Visit the blog: https://medium.com/@Pinterest_Engineering
Yelp Engineering and Product Blog
The architecture that powers Yelp’s recommendation systems is fascinating, and this blog offers a glimpse into the types of complex architectures Yelp’s data engineers build using Kafka, Cassandra, Tensorflow and other technologies.
Visit the blog: https://medium.com/@Pinterest_Engineering
One of the company’s that has really epitomized big data’s impact on the world around us (for better or worse), the Uber Engineering blog contains tons of useful information on how the company manages infrastructure for truly massive volumes of data.

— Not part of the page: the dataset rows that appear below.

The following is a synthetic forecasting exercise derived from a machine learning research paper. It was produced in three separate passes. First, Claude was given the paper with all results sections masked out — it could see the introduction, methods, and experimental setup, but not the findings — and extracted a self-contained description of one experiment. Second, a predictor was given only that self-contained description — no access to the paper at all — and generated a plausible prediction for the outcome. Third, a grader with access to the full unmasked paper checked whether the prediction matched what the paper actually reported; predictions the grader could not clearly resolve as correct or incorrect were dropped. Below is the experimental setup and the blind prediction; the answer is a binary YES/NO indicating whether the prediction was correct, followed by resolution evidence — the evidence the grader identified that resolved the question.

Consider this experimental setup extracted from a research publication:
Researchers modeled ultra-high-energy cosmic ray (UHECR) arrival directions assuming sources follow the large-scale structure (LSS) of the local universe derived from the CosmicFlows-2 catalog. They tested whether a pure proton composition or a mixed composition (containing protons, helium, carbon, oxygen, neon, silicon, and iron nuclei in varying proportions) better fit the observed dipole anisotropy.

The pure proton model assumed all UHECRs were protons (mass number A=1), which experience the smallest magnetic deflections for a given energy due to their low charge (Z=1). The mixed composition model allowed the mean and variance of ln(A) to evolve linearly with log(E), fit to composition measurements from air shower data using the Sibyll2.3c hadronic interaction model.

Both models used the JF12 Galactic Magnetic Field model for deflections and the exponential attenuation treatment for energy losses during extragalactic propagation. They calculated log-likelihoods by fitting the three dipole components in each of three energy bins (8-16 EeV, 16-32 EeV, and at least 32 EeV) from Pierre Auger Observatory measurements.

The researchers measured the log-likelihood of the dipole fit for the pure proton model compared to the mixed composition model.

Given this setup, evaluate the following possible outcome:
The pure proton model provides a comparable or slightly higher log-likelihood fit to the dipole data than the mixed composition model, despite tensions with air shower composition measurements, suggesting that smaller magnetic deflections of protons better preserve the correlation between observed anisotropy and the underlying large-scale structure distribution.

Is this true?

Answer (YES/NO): NO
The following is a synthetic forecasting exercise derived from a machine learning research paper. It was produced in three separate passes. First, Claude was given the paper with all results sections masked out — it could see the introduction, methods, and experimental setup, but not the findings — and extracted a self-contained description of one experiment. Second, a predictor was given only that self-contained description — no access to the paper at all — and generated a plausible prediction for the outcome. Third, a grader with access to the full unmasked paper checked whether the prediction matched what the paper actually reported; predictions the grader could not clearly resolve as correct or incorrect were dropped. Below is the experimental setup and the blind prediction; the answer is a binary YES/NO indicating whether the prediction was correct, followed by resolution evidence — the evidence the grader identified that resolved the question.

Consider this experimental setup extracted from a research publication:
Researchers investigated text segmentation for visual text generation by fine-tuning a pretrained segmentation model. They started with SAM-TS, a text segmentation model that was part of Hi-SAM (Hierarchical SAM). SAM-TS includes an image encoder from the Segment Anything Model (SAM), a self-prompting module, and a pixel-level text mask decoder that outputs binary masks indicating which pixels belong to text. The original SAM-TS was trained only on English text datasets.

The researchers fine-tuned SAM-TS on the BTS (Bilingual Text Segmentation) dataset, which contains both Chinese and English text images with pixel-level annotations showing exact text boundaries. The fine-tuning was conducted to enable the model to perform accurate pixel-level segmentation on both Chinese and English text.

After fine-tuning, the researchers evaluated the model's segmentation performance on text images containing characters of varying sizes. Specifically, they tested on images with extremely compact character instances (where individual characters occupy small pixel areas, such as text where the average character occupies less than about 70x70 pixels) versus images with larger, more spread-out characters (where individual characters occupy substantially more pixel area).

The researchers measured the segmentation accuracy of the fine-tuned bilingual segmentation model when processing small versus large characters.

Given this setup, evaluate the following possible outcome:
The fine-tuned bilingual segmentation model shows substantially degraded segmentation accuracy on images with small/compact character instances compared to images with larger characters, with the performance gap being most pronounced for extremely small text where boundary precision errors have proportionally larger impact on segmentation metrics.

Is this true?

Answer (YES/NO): YES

Visit the blog: https://eng.uber.com/
The Netflix Tech Blog
Another company changing traditional industries with big data, Netflix’s technical blog details how the streaming giant runs its cloud data architecture to power personalized recommendations and other aspects of its service.
Visit the blog: https://medium.com/netflix-techblog
Additional publications and individual authors you should be following:
AWS Big Data blog
While obviously mostly relevant to AWS users, the AWS blog is highly technical and oriented towards solving specific engineering problems, with very little in the way of promoting specific AWS products. It published a lot of content by both AWS writers and guest contributors and is worth keeping an eye on.
Visit the blog: https://aws.amazon.com/blogs/big-data/
This blog is written by a former data engineer at Facebook and AirBnB and the creator of Apache Airflow and Apache Superset. He writes about data engineering as a disciple and the day-to-day life of a data engineer, as well as more technical content related to Airflow.
Visit the blog: https://medium.com/@maximebeauchemin
O’Reilly on Data
The renowned analyst firm behind the Strata data conference regularly publishes excellent in-depth content related to data engineering and data science topics.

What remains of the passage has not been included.